He Talked The Line
To some, Liveline presenter Joe Duffy is the nation's unofficial agony uncle, a voice for the disaffected and downtrodden. But the programme’s ‘open mic’ policy has landed it in controversial waters on more than one occasion. As his extremely personal autobiography is published, the host of RTÉ Radio’s No.2 programme accuses Trinity College of elitism, talks about the crusade against head shops, discusses his brother’s addiction and hits out at David McSavage's send-up of Liveline.
Olaf Tyaransen, 30 Nov 2011

Joe Duffy looks ever so slightly wary as Hot Press approaches him in the resident’s lounge of the Galway Radisson Blu on a bright Saturday morning at the end of October. It’s only to be expected. On page 196 of his newly published autobiography, Just Joe, the controversial Liveline presenter warns, “Beware of print interviews, where you cannot control what ends up on the page.”
He laughs when I mention this. “I think I was advocating the power of the unedited radio interview where you’re live and what you say is what people hear. You know yourself. By the way, I presume this is a transcript interview?”
Opening with a lengthy, and occasionally somewhat grim, account of his family history, Just Joe chronicles the life and times of “the boy from Ballyer” who went on to become one of RTÉ’s biggest, and best paid, stars. While some of his memories of growing up as an impoverished working-class Dub cover familiar ground, he’s commendably honest about his late father’s alcoholism and his younger brother’s ongoing struggles with drug addiction.
Determined to break out of the poverty trap, having done his Leaving Cert, Duffy studied hard at night classes, and eventually went to Trinity in his early twenties, one of the first from his neighbourhood of Ballyfermot to do so.

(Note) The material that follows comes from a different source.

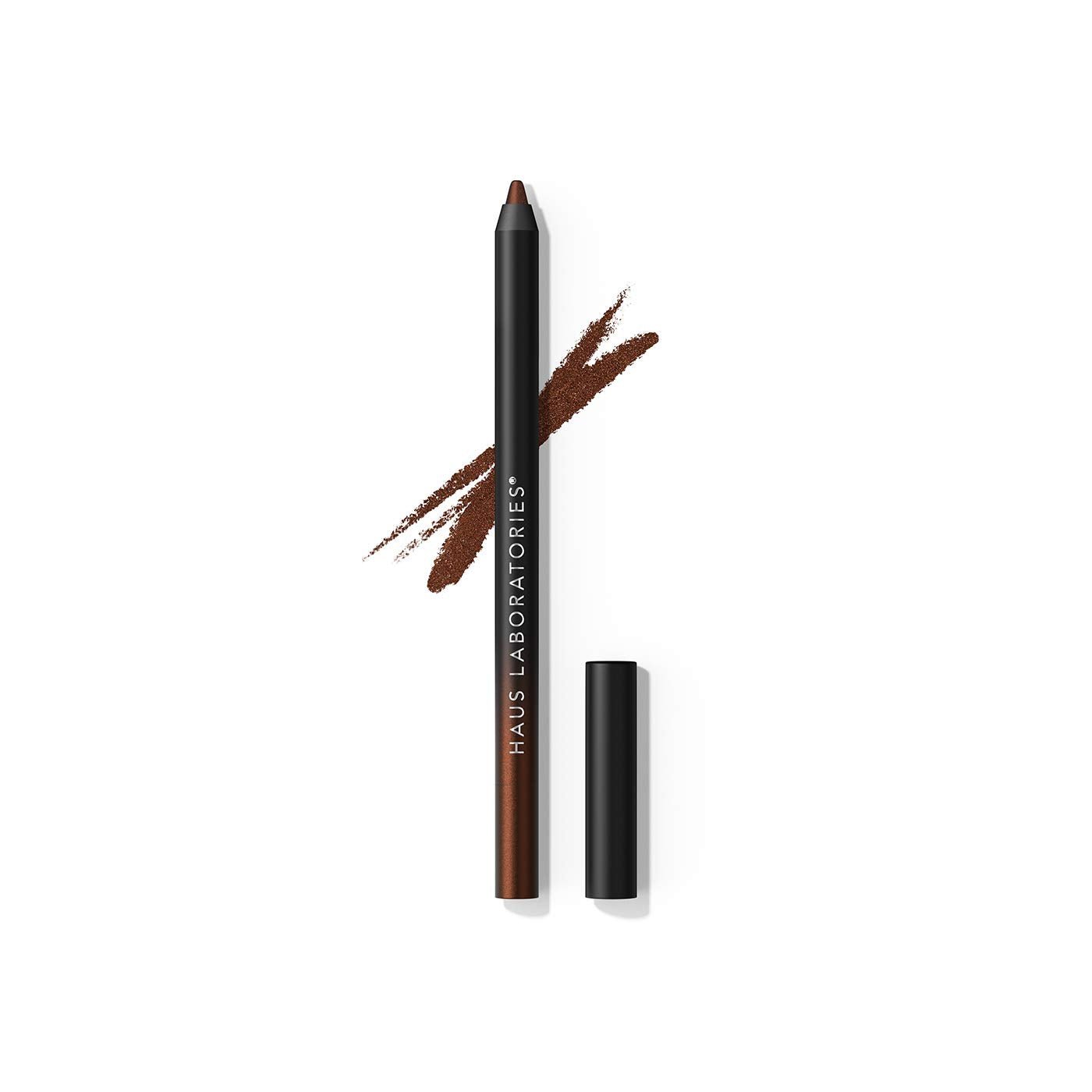 HAUS LABORATORIES by Lady Gaga: EYE-DENTIFY GEL PENCIL EYELINER, Statuesque - Maple Wellness Supplements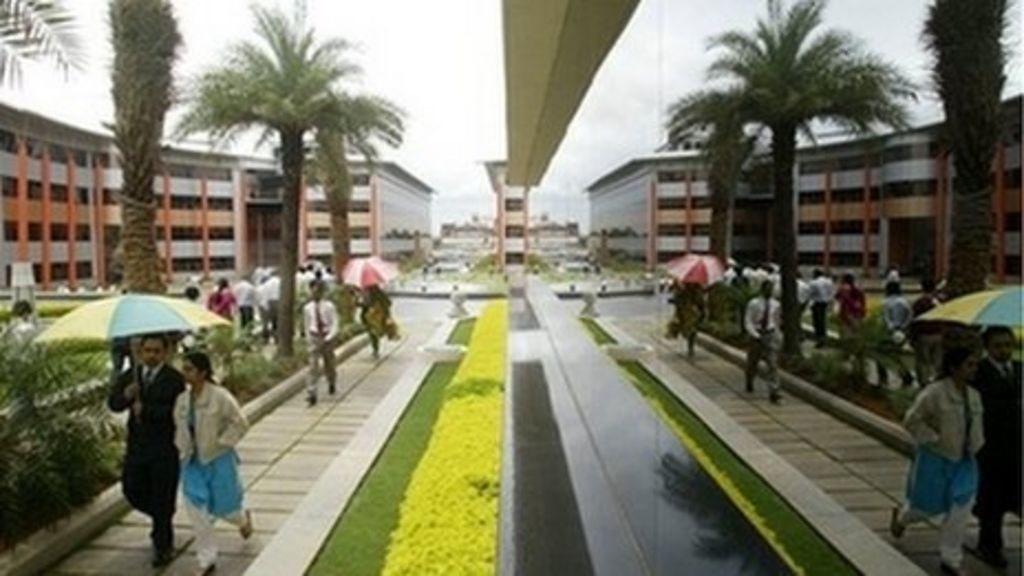 Bangalore India's IT hub readies for the digital future BBC News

A natural-born campaigner, he ultimately became president of the Union of Students in Ireland. At one stage he served a fortnight in Mountjoy for his involvement in a protest over the threat to take medical cards away from students.
After Trinity, he became a probation officer, before unexpectedly landing a job as a producer in RTÉ. While his career at the national broadcaster hasn’t been without its hiccups – he was unceremoniously dropped as roving reporter for The Gay Byrne Show in 1996 – he has consistently grown in stature. He took over the Liveline mic permanently in January 1999, and has since made the show his own. Today, with an average daily audience of 400,000, it’s the second most popular radio show in Ireland.